Haefele believes there is still “a lot of money on the
sidelines” in the US,
as investors are reluctant to pump money back into markets that don’t trust.
But while advisors and clients have “never really been 100 per cent in
agreement,” advisors find themselves in a particularly tough position.

While they, she explains, may be more sceptical in their
ability to achieve clients’ performance objectives in uncertain economic times,
this is intensified if clients remain unwilling to put money into the markets
and undertake responsible levels of risk in their portfolio allocation. “It’s a
very tricky dynamic.”

More women climb the
ranks of the wealthy 

With so much focus geared toward the significant of
communication - particularly in terms of how advisors interpret their clients’
perceptions, it is interesting to note that the Independent Advisor Outlook
study by Schwab revealed that women contribute to decision-making in finances
nearly 60 per cent of the time, either independently (21 per cent), or jointly
(38 per cent), and Haefele expects these figures to rise further, advocating
that it is “long overdue.”

“If you ask advisors who called the most [during the most
recent downturn], you get a 50:50 response in terms of proactive outreach from
male and female clients concerned about their portfolio,” she says.

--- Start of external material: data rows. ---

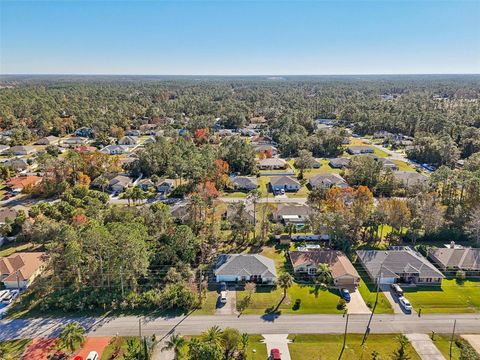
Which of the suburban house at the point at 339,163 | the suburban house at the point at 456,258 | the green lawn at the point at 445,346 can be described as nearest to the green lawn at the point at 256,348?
the green lawn at the point at 445,346

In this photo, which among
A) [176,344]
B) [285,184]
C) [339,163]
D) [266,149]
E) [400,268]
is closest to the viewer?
[176,344]

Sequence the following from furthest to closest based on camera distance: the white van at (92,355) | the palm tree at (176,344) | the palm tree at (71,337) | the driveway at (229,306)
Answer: the driveway at (229,306) → the white van at (92,355) → the palm tree at (71,337) → the palm tree at (176,344)

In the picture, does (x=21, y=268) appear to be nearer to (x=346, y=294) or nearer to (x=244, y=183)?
(x=346, y=294)

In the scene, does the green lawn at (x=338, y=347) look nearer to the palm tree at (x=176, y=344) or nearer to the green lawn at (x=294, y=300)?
the green lawn at (x=294, y=300)

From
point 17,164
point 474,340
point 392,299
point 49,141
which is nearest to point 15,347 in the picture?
point 392,299

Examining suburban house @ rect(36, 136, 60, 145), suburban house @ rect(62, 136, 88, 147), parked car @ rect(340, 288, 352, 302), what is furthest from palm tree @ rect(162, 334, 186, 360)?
suburban house @ rect(36, 136, 60, 145)

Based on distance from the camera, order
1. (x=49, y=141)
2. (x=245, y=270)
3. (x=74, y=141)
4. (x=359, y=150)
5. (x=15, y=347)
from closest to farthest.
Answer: (x=15, y=347)
(x=245, y=270)
(x=359, y=150)
(x=74, y=141)
(x=49, y=141)

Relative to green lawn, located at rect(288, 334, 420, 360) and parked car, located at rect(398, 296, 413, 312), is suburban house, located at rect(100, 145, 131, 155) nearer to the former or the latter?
green lawn, located at rect(288, 334, 420, 360)
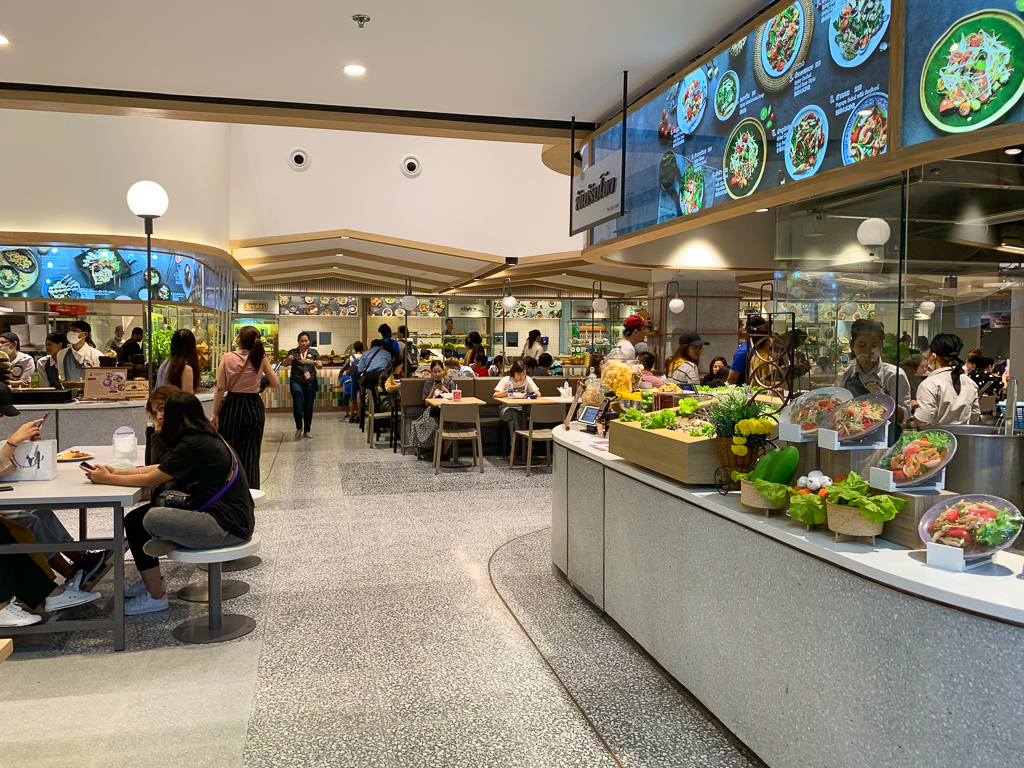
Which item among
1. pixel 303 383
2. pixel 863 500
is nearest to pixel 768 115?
pixel 863 500

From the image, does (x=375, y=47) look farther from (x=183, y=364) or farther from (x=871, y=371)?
(x=183, y=364)

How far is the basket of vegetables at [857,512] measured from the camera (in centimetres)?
237

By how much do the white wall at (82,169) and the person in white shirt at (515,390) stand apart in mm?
4499

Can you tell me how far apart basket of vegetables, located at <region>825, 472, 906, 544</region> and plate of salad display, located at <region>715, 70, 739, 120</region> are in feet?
6.66

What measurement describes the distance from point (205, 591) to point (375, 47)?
3.34 metres

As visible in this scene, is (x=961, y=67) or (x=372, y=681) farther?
(x=372, y=681)

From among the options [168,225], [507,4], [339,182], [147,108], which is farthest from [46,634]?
[339,182]

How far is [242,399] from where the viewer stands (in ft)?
20.0

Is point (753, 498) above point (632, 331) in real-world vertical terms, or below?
below

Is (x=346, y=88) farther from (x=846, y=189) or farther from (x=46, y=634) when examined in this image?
(x=46, y=634)

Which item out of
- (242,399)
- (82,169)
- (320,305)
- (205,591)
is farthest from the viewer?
(320,305)

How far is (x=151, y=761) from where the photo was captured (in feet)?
9.16

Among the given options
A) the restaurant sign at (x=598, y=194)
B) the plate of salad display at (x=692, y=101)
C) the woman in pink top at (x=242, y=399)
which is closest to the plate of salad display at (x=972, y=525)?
the plate of salad display at (x=692, y=101)

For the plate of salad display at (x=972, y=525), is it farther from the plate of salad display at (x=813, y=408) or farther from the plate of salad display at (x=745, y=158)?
the plate of salad display at (x=745, y=158)
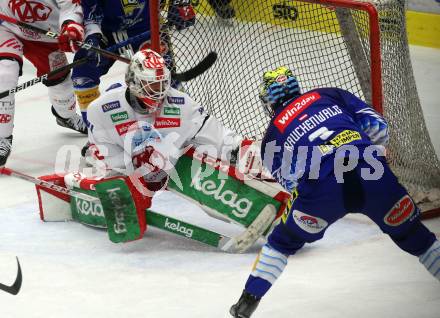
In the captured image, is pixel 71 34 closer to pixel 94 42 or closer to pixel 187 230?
pixel 94 42

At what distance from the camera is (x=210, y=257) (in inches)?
174

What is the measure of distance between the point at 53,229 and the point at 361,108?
1751 millimetres

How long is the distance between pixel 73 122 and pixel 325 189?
2.95 metres

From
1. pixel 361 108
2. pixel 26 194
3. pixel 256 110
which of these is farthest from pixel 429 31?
pixel 361 108

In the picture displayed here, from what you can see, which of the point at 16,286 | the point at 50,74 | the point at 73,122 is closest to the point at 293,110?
the point at 16,286

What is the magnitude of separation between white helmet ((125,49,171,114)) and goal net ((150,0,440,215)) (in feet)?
2.29

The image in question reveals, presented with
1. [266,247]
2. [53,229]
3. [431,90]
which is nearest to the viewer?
[266,247]

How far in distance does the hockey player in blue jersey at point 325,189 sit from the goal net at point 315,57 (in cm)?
94

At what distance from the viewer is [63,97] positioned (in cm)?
591

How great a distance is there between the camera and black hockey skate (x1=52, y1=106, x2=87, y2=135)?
20.0ft

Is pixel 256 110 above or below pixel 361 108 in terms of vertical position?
below

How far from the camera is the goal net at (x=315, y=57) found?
459 centimetres

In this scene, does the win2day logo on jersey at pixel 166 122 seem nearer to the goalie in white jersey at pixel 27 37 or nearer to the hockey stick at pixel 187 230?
the hockey stick at pixel 187 230

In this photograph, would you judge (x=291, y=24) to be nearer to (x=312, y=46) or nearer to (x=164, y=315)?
(x=312, y=46)
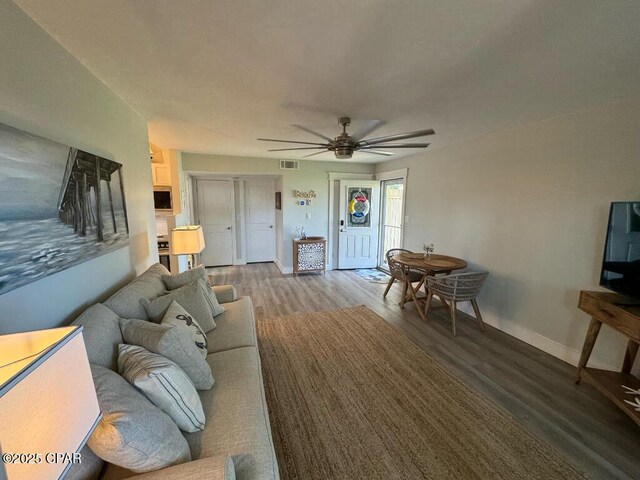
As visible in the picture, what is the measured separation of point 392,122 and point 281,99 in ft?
3.92

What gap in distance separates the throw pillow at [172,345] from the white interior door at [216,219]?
4491 millimetres

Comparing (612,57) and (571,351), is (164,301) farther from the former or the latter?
(571,351)

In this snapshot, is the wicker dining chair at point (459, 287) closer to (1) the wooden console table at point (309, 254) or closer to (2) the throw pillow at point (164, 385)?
(1) the wooden console table at point (309, 254)

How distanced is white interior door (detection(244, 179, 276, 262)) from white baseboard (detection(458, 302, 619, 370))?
4.46 meters

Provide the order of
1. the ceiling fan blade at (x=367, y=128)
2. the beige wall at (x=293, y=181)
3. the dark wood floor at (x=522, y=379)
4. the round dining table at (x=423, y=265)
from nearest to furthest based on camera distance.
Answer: the dark wood floor at (x=522, y=379), the ceiling fan blade at (x=367, y=128), the round dining table at (x=423, y=265), the beige wall at (x=293, y=181)

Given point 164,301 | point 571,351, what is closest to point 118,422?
point 164,301

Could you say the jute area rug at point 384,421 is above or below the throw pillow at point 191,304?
below

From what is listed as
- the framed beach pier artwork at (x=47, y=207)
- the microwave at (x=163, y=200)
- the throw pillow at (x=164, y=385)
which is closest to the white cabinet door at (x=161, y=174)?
the microwave at (x=163, y=200)

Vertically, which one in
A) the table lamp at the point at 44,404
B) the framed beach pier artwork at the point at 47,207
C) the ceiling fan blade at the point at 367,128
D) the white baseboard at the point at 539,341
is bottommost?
the white baseboard at the point at 539,341

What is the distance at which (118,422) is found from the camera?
799mm

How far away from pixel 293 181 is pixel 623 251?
438 cm

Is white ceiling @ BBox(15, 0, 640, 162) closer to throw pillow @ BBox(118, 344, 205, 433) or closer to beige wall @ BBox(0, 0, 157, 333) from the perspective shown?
beige wall @ BBox(0, 0, 157, 333)

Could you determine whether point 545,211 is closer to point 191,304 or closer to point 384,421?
point 384,421

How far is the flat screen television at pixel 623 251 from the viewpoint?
5.94 ft
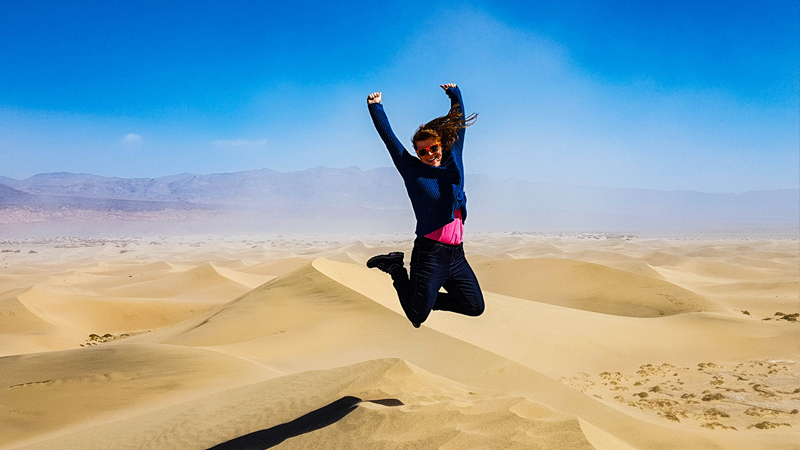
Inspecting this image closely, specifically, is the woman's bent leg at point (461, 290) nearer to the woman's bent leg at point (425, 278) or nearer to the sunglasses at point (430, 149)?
the woman's bent leg at point (425, 278)

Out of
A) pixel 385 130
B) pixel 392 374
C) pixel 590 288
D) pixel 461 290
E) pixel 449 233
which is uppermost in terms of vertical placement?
pixel 385 130

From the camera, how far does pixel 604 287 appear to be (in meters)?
15.0

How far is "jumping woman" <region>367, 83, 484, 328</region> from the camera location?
346 centimetres

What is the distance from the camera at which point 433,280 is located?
3.53 metres

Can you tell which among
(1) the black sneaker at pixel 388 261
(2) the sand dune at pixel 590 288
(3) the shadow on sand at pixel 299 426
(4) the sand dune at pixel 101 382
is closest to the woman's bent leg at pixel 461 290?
(1) the black sneaker at pixel 388 261

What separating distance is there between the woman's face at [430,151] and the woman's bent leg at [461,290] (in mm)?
625

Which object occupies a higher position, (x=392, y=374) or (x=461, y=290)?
(x=461, y=290)

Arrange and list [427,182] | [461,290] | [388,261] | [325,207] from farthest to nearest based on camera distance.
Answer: [325,207], [388,261], [461,290], [427,182]

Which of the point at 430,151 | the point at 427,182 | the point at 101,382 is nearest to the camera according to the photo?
the point at 427,182

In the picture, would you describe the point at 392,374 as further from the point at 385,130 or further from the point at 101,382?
the point at 101,382

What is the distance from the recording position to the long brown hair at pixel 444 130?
3.57 metres

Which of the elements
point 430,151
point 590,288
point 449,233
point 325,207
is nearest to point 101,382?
point 449,233

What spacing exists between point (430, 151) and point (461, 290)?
99 cm

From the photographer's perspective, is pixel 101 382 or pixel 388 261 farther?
pixel 101 382
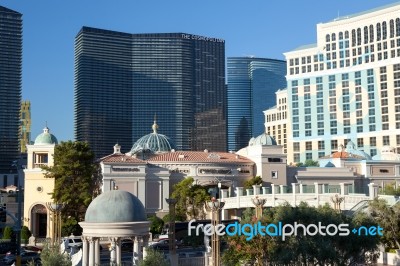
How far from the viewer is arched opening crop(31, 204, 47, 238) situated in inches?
2665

Yet digging
a little deeper, the gender stereotype of women being the more emotional and irrational
investors “wasn’t so much the case.”

In fact, Haefele has observed that men emerged as the more irrational/emotional
investors, with “much more amplitude.” They were more angry, she says, and
“much more likely to abandon their plans in the heat of market conditions.”

The importance here, Haefele stresses, is that open lines of
communication are one of the “most correlated factors” steering the ultimate
decision for someone to leave an advisor. However, demographic similarities
shouldn’t matter, she says. “There’s a right advisor for everyone,” but it’s
just a question of being able to relate to one another.